Il “si”, privando della propria progettualità e libertà, anticipa le possibili scelte consapevoli dell’individuo. Così avviene, che nel weekend, ad esempio anche i ragazzi solitamente non fumatori, divengano fumatori occasionali, perché il “Si” anticipa le loro decisioni e non si fa qualcosa perché lo si ha scelto coscientemente, ma perché è una cosa che fanno tutti, perché il sabato sera “si fa così”. Accade così magari che un individuo, per sentirsi parte del gruppo, rifiuti la propria soggettività per poter urlare “No alla vita” in coro con gli altri.

Un individuo capace di” dire di sì alla vita” esce dagli schemi di riferimento e interpretazione del “no”: appare insensato e sfigato non bere, non fumare, non drogarsi, non rifiutare la vita; così che, per potersi sentire accettato, può avvenire che un “sì vitale” (Nietzschano) si trasformi in un “si impersonale” (Heideggeriano).

La prova dello svilimento della coscienza e del corpo la si ha anche il giorno successivo o il lunedì, quando, nel ritorno alla monotonia settimanale, ognuno racconta, ridendo e scherzando, le proprie gesta del sabato sera, in cui colui che “era ridotto malissimo”, o “non si ricorda nulla”, o “ha bevuto di più” è il più vittorioso, poiché il più ribelle alla vita. Il trionfo sta nel dire il “no” più categorico possibile.

Le particelle di morte di cui dispongono ora i giovani portano all’instaurazione di un rapporto conflittuale con il proprio corpo. Da una parte lo si valorizza nei propri connotati estetici: viene esaltato il valore della bellezza, funzionale alla costruzione dell’immagine in una struttura gerarchica socio-valoriale.

Anche gli alcolici sono funzionali alla costruzione del proprio status all’interno dei gruppi, dove vige implicitamente la regola secondo cui “Chi compra la bottiglia più costosa vale di più”.
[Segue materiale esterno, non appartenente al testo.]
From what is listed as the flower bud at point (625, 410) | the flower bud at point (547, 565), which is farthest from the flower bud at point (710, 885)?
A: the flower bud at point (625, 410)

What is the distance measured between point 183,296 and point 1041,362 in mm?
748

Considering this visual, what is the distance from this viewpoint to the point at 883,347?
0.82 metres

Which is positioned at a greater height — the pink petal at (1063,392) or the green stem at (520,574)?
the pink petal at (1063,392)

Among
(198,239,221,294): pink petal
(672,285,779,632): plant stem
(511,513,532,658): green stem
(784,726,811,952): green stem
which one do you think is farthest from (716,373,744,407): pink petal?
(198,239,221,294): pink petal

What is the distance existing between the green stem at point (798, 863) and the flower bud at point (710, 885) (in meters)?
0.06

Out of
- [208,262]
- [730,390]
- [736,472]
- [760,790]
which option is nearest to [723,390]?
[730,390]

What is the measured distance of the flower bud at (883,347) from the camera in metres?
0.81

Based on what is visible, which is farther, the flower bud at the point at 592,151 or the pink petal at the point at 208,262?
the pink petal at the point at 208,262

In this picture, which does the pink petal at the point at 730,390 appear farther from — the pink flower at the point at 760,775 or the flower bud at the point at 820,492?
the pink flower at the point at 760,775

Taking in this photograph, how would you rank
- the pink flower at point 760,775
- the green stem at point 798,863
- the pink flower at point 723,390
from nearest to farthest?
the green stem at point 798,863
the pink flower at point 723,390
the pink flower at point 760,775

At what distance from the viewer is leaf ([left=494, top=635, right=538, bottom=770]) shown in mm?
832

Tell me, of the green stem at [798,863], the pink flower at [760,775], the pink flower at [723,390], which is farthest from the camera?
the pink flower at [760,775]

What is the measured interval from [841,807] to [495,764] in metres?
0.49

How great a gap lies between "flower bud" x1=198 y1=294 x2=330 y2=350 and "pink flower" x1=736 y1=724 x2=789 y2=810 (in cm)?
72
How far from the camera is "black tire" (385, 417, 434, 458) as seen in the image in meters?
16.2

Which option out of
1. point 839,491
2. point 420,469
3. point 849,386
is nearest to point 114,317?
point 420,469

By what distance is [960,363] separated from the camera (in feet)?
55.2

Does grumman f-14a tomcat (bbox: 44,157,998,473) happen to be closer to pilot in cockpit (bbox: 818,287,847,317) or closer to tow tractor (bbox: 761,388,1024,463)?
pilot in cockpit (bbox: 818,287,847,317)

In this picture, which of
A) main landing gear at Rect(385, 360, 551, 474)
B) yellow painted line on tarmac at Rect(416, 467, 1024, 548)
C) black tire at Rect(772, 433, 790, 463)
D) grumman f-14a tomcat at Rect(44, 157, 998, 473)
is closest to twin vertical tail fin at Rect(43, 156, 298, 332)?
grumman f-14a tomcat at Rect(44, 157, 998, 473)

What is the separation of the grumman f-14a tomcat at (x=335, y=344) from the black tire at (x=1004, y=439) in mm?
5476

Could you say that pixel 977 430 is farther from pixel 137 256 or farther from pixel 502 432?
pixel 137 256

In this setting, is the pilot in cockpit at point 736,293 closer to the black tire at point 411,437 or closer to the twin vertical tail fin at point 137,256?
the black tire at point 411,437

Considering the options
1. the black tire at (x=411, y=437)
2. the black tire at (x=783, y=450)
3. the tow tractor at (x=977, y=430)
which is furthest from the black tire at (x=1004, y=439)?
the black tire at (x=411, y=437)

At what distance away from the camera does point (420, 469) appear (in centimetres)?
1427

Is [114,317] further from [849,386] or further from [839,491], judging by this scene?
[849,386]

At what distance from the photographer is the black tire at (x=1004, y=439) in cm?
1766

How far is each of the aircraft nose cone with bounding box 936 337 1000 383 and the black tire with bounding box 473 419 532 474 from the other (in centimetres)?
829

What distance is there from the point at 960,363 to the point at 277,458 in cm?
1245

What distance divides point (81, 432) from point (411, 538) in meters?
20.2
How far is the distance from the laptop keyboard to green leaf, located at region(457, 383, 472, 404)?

I social-network divengono il luogo di ostentazione delle proprie forme fisiche e della propria ricchezza.

Contemporaneamente però abusano di sostanze nocive, vere e proprie “particelle di morte” e non ascoltano “il sentirsi vivere del loro corpo”.

Non si fa attenzione ai segnali che il corpo manda: dalla semplice tosse, dovuta al tiro di sigaretta al bruciore e mal di stomaco, causato dai superalcolici.

Si genera questa scissione tra l’io e il corpo, visto e vissuto solo come mezzo per apparire e non come dimora dell’animo; tuttavia il corpo ha sempre la sua rivincita, rivendicando disperatamente il proprio essere e si assiste così, sempre più spesso, a ragazzini che stanno male e vanno all’ospedale per aver bevuto troppo.

Queste pratiche di oggettificazione dell’altro, godimento sfrenato e illimitato e conformismo sono sintomatiche della società consumistica e nichilista, che ci fa perdere sempre più il senso del limite, imponendoci, quella che Massimo Recalcati chiama, una morale del godere.